Il y a très longtemps, à l’âge de l’enfance, j’ai voulu être journaliste. J’y ai songé longtemps, à ce rêve. Il aurait pu devenir réalité. Au sortir de Sciences-Po, j’avais passé et réussi le concours du Centre de Formation des Journalistes à Paris. C’était à l’été 1987. C’est si loin désormais. Je me souviens encore de mon grand oral final dans les locaux du CFJ, rue du Louvre. Le président du jury était l’ancien directeur d’un grand journal parisien. Il m’avait demandé pourquoi je voulais devenir journaliste. Du haut de mes 22 ans, je lui avais répondu que je voulais faire de la télévision. Il avait eu un petit rire, m’expliquant qu’un gars comme moi, avec ses origines provinciales, serait bien mieux à la tête d’une rédaction dans un quotidien local. J’avais accusé le coup, ramené à ma condition, à une forme de plafond de verre dont il m’était dit qu’il serait inconvenant de vouloir le briser. Sans doute avais-je souri en retour, poliment – et tristement aussi – sans que rien de mon trouble ne paraisse cependant dans l’échange. Je fus admis au CFJ, mais je renonçai une petite semaine avant le début de la scolarité. Cette remarque avait introduit le doute dans mon esprit. Je pris le chemin de Bruges et du Collège d’Europe, porte ouverte vers une autre aventure de vie. Et je ne devins jamais journaliste.

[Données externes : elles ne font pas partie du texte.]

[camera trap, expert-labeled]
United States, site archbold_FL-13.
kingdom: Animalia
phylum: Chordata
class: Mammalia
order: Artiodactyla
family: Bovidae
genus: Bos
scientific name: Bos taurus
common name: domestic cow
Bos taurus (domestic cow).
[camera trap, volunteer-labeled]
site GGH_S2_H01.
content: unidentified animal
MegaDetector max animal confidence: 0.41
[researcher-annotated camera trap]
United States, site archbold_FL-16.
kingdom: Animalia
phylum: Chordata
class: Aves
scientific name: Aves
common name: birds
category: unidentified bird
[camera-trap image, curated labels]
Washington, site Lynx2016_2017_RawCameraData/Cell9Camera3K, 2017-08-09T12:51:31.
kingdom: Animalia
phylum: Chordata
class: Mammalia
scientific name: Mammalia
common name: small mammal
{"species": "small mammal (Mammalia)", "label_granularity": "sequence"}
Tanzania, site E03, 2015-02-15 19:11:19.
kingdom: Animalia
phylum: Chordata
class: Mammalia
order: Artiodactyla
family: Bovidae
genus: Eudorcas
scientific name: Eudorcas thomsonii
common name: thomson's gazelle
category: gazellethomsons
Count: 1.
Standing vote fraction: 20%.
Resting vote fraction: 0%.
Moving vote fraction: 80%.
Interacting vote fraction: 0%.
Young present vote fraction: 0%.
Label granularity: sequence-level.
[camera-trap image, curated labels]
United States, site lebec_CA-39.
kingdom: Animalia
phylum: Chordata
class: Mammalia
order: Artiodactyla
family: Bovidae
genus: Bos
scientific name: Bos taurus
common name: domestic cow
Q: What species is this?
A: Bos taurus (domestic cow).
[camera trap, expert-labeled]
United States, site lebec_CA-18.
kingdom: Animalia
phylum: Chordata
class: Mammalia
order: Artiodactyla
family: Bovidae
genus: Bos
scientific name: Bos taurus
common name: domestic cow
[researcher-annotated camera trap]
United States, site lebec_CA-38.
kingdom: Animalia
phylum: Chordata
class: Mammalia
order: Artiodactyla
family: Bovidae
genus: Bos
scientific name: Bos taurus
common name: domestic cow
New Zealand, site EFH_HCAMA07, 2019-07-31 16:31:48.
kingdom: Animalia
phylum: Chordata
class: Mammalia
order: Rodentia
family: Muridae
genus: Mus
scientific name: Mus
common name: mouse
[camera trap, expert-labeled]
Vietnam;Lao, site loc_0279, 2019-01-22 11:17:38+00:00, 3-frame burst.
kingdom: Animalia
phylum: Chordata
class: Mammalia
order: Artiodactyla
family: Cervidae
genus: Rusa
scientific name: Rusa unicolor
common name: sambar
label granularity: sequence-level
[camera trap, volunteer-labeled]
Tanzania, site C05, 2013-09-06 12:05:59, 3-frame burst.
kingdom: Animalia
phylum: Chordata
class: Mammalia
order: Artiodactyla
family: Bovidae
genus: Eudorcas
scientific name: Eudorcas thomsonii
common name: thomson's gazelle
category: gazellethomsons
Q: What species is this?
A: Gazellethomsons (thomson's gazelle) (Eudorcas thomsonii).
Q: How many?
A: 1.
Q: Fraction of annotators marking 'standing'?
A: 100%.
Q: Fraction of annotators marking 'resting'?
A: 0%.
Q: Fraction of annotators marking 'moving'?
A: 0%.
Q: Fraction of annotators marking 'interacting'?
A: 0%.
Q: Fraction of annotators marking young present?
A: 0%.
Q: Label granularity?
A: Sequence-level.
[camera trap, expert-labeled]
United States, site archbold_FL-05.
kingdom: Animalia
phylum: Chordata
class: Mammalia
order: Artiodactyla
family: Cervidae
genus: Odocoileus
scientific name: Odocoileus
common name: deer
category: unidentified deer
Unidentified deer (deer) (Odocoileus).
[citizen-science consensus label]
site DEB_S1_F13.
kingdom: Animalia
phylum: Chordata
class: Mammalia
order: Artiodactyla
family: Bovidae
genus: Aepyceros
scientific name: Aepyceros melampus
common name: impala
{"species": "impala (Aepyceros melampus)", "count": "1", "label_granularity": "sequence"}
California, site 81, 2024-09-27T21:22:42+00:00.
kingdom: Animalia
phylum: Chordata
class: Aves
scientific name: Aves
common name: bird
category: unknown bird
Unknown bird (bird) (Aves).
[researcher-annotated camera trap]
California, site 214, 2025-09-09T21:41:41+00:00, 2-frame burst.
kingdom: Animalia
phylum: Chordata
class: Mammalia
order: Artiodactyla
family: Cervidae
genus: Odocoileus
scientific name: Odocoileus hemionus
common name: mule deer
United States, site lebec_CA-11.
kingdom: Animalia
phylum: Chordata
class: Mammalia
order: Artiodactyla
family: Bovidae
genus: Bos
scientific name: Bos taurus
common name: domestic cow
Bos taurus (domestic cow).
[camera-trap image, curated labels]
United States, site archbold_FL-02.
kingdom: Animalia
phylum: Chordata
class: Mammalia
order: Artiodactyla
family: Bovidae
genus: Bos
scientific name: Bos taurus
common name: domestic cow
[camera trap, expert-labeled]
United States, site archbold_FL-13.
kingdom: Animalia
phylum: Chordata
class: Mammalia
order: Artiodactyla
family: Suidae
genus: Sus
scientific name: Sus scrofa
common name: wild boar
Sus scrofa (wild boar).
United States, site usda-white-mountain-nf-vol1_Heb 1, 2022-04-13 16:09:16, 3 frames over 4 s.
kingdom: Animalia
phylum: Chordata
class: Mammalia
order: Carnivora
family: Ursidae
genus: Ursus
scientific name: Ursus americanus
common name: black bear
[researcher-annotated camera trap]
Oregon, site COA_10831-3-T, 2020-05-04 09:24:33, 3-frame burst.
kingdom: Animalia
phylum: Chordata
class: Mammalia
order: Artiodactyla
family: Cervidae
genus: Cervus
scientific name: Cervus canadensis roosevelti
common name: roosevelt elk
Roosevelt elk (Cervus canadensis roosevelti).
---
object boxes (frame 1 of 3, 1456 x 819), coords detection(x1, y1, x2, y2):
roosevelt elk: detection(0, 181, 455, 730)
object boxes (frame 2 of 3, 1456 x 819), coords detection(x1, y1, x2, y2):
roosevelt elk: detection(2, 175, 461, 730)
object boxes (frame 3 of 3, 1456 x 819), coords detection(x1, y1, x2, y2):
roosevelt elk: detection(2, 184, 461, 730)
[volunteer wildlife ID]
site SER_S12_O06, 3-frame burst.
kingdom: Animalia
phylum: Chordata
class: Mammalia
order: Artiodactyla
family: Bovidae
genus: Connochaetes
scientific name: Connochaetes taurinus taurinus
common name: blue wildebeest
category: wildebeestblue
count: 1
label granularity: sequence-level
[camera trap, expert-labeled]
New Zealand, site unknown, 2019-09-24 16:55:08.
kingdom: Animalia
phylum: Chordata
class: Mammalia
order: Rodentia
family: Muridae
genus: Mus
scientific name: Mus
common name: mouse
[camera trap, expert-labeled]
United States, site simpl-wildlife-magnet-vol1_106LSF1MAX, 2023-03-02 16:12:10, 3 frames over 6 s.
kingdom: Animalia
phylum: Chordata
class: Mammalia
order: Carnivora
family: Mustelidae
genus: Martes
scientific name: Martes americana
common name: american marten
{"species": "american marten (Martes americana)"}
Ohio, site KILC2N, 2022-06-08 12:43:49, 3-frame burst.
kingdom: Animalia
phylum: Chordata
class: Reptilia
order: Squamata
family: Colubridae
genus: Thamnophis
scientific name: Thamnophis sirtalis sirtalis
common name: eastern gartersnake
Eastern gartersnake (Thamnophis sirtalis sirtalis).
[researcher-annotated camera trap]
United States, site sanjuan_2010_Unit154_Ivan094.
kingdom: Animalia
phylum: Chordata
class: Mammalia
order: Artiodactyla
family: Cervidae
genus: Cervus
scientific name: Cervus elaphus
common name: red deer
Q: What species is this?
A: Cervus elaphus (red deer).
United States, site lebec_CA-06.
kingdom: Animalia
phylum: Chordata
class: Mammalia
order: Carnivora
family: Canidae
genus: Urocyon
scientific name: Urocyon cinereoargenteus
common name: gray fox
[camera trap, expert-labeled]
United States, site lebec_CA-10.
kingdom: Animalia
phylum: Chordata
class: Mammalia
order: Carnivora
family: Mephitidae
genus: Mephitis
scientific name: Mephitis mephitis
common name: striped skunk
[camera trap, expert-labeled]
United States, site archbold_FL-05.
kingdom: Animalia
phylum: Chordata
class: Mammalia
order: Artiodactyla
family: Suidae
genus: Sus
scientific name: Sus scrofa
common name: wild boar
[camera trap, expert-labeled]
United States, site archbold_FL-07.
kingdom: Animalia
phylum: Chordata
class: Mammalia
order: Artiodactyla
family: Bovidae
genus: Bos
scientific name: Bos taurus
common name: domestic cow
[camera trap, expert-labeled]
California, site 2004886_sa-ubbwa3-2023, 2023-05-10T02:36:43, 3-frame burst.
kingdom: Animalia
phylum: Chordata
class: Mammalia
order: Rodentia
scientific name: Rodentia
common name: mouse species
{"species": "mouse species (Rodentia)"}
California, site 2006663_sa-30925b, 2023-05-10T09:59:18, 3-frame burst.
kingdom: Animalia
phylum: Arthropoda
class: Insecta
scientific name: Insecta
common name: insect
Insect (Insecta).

Je suis provincial. J’aime la Bretagne, ma région natale. Je l’écris souvent sur ce blog. J’aime aussi aller à la découverte du monde, des gens, de réalités et d’expériences qui ne sont pas les miennes. La curiosité et l’écoute de l’autre sont des valeurs, des traits de caractère, une manière d’être que mes parents m’ont inculquées. Tout cela est resté, au fil de la vie qui avançait. Je l’ai vécu dans le monde de l’entreprise, puis dans la vie publique. J’aime les gens. J’ai besoin de m’arrêter, d’écouter et, au fond, de témoigner. C’est dire les choses, raconter des parcours de vie, des misères et des colères, des joies et de l’espoir aussi. C’est prendre le temps d’écrire, de mettre des mots sur l’émotion, sur ce qui s’est dit ou qui ne s’est pas dit, sur un regard, sur un silence. Je me suis aperçu ces dernières années que ma vocation lointaine de journaliste n’avait jamais totalement disparu. Dans mon activité de conseil, j’ai eu la chance de parcourir des territoires ruraux et de nombreuses petites villes, des coins attachants, mais terriblement perdus et relégués aussi. J’ai touché du doigt une réalité humaine et sociale de notre pays que je ne soupçonnais pas, la France telle qu’elle est, loin de tous les clichés, qu’ils soient ceux de la « start up nation » ou de la débine généralisée. J’en ai été profondément marqué.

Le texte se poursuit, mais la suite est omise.